* INSTRUCTIONS FOR THE TASK: Restate the records so that not a single word differs.

* MATERIAL SHOWN:

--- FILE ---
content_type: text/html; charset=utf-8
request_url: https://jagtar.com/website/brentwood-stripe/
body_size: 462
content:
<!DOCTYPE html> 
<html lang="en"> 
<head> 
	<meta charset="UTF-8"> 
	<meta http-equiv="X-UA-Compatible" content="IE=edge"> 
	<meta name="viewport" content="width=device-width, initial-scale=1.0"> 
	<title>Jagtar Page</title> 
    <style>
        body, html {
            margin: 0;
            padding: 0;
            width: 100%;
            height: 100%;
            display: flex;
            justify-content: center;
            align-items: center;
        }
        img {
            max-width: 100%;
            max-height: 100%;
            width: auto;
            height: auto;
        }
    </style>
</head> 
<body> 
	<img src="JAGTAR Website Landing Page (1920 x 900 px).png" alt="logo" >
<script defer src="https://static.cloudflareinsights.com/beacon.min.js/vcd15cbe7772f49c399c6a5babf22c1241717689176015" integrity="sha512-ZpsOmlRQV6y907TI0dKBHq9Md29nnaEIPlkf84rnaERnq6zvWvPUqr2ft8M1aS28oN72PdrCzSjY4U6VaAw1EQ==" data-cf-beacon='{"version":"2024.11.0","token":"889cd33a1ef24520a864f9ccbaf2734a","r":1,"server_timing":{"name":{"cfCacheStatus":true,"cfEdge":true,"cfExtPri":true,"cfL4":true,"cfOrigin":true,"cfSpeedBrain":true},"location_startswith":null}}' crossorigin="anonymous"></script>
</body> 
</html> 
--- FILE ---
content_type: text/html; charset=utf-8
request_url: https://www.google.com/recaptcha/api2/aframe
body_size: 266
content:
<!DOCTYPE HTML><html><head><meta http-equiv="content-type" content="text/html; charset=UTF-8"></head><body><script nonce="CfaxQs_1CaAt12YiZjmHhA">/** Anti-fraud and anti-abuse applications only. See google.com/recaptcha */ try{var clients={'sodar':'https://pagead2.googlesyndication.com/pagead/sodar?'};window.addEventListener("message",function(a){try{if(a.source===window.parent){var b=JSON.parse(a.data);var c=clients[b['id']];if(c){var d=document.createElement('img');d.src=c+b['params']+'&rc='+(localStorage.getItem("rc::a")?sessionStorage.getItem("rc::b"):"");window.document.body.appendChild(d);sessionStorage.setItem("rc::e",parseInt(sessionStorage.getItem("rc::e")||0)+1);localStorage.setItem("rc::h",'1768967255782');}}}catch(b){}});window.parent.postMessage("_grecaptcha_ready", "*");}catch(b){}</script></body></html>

* SOLUTION FOR THIS TASK:
--- FILE ---
content_type: text/html; charset=utf-8
request_url: https://jagtar.com/website/brentwood-stripe/
body_size: 462
content:
<!DOCTYPE html> 
<html lang="en"> 
<head> 
	<meta charset="UTF-8"> 
	<meta http-equiv="X-UA-Compatible" content="IE=edge"> 
	<meta name="viewport" content="width=device-width, initial-scale=1.0"> 
	<title>Jagtar Page</title> 
    <style>
        body, html {
            margin: 0;
            padding: 0;
            width: 100%;
            height: 100%;
            display: flex;
            justify-content: center;
            align-items: center;
        }
        img {
            max-width: 100%;
            max-height: 100%;
            width: auto;
            height: auto;
        }
    </style>
</head> 
<body> 
	<img src="JAGTAR Website Landing Page (1920 x 900 px).png" alt="logo" >
<script defer src="https://static.cloudflareinsights.com/beacon.min.js/vcd15cbe7772f49c399c6a5babf22c1241717689176015" integrity="sha512-ZpsOmlRQV6y907TI0dKBHq9Md29nnaEIPlkf84rnaERnq6zvWvPUqr2ft8M1aS28oN72PdrCzSjY4U6VaAw1EQ==" data-cf-beacon='{"version":"2024.11.0","token":"889cd33a1ef24520a864f9ccbaf2734a","r":1,"server_timing":{"name":{"cfCacheStatus":true,"cfEdge":true,"cfExtPri":true,"cfL4":true,"cfOrigin":true,"cfSpeedBrain":true},"location_startswith":null}}' crossorigin="anonymous"></script>
</body> 
</html> 
--- FILE ---
content_type: text/html; charset=utf-8
request_url: https://www.google.com/recaptcha/api2/aframe
body_size: 266
content:
<!DOCTYPE HTML><html><head><meta http-equiv="content-type" content="text/html; charset=UTF-8"></head><body><script nonce="CfaxQs_1CaAt12YiZjmHhA">/** Anti-fraud and anti-abuse applications only. See google.com/recaptcha */ try{var clients={'sodar':'https://pagead2.googlesyndication.com/pagead/sodar?'};window.addEventListener("message",function(a){try{if(a.source===window.parent){var b=JSON.parse(a.data);var c=clients[b['id']];if(c){var d=document.createElement('img');d.src=c+b['params']+'&rc='+(localStorage.getItem("rc::a")?sessionStorage.getItem("rc::b"):"");window.document.body.appendChild(d);sessionStorage.setItem("rc::e",parseInt(sessionStorage.getItem("rc::e")||0)+1);localStorage.setItem("rc::h",'1768967255782');}}}catch(b){}});window.parent.postMessage("_grecaptcha_ready", "*");}catch(b){}</script></body></html>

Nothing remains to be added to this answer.